KERAP terjadi kesenjangan dan benturan dalam kerja-kerja lembaga pemerintahan. Hal itu bisa kita lacak di lapangan. Satu institusi dan yang lainnya tak saling bersinergi. Bahkan ada ego sektoral. Sebut saja, seperti Penyelenggara Pemilu. Komisi Pemilihan Umum (KPU) dan Badan Pengawas Pemilu (Bawaslu) yang tugasnya melahirkan Pemilu berkualitas, tapi kerjanya saling melahirkan friksi.
Antara kerja menyelenggarakan Pemilu, dan yang mengawasi rupanya saling menciptakan tembok. Ada sekat, pada orientasinya untuk kebaikan demokrasi. Menghasilkan proses berdemokrasi yang bermutu demi kemajuan rakyat. Bukan ribun pada urusan teknis, rebutan kepentingan domestik.
Sebut saja instrumen yang digunakan seperti Sistem Informasi Pencalonan (Silon) dan Sistem Data Pemilih (Sidalih). KPU yang mengendalikan, menajdi user ''pengguna'' dari Silon dan Sidalih, harusnya adil. Menjunjung tinggi transparansi, menempatkan posisinya secara imparsial dengan Bawaslu.
Ada kesenjangan dalam penerapan. Kesemrautan manajemen, benturan di lapangan terpotret dalam penyampaian Ketua Bawaslu RI, Rahmat Bagja. Bahwa password atau alat akses terhadap Aplikasi Silon maupun Sidalih masih terbatas dimiliki jajaran Bawaslu. KPU dan jajarannya memberi batasan mengakses. Ada apa?.
Tugas Komisioner itu bekerja menjalankan amanah konstitusi, bukan bertengkar dan saling menghambat kerja. Seharusnya dimengerti, ketika pengawasan ketat dan selektif dari Bawaslu dilakukan, maka keberhasilan, kualitas demokrasi terwujud. Pemilu dapat diselamatkan dari kecurangan.
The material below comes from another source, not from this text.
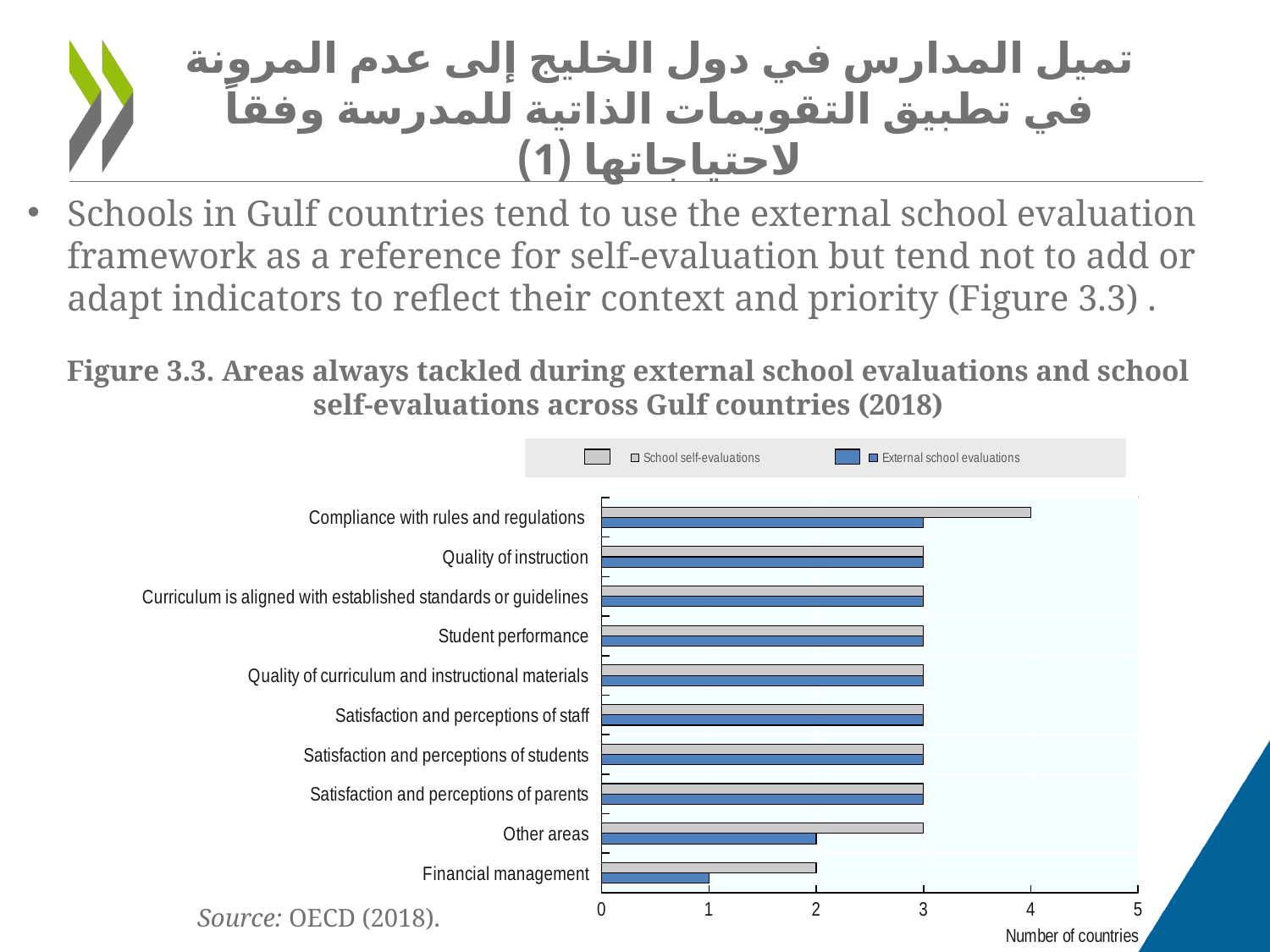
What type of chart is shown in Figure 3.3? bar chart How many series does the legend of Figure 3.3 list? 2 In Figure 3.3, what is the number of countries for School self-evaluations for Compliance with rules and regulations? 4 In Figure 3.3, what is the number of countries for School self-evaluations for Financial management? 2 How many areas (categories) are plotted in Figure 3.3? 10 In Figure 3.3, which area has the highest value for School self-evaluations? Compliance with rules and regulations In Figure 3.3, which is larger for Other areas: School self-evaluations or External school evaluations? School self-evaluations In Figure 3.3, what is the number of countries for External school evaluations for Financial management? 1 What is the label of the horizontal axis in Figure 3.3? Number of countries In Figure 3.3, which area has the lowest value for External school evaluations? Financial management In Figure 3.3, what is the difference between School self-evaluations and External school evaluations for Compliance with rules and regulations? 1 In Figure 3.3, what is the number of countries for External school evaluations for Other areas? 2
Kalau KPU niatnya menerapkan prinsip Jurdil dan Luber, tidak perlu menunjukkan ekspresi kepanikan. Merasa ''tidak nyaman'' jika memberikan akses seluas-luasnya kepada Bawaslu untuk mengawasi sistem, kerja yang dilakukan KPU. Toh semua itu demi kebaikan bersama ''bonum commune''.
Seluruh penyelenggara Pemilu mestinya sudah tuntas mindsetnya terkait kerja kolaborasi. Menghindarkan prasangka, saling curiga. Jangan seolah-olah menunjukkan ada agenda terselubung, agenda tersembunyi yang diemban Komisioner KPU. Begitu pula Bawaslu, bekerjalah secara benar.
Tak boleh ikut lenggang agresi politik dari para politisi. Melalui kerja terbuka, kerja bareng, demokrasi akan tumbuh subur dan berjalan pada rute yang benar. Tidak menyesatkan. Sejauh ini, dalam rangka menuju Pemilu 2024, banyak polemik mulai menyasar KPU. Ini tanda yang mengkhawatirkan.
KPU segeralah berbenah. Jangan seperti orang yang sedang traumatik dan fobia. Bangunlah cara berfikir yang inklusif. Kedepankan kerja gotong royong. Kerja kolaborasi akan membuat demokrasi kita berkualitas tinggi. Tentu bekerja untuk mengadaptasikan atau mengamalkan regulasi Pemilu.
Belum lagi prombel penyelenggara Pemilu lainnya yang tak bisa kita abaikan ialah ragam isu menyeret Ketua KPU Republik Indonesia (RI), Hasyim Asy'ari. Baik soal dugaan gratifikasi sex, sistem proporsional tertutup yang masih dalam bentuk wacana ''prematur'' telah dilempar Ketua KPU RI ke publik.
Belum lagi vermin dan verfak partai politik (Parpol) yang menuai banyak protes dan laporan ke Bawaslu, DKPP, hingga demonstrasi berjilid dari partai rakyat adil makmur atau PRIMA. Realitas tersebut menandakan KPU di era ini banyak memproduksi masalah.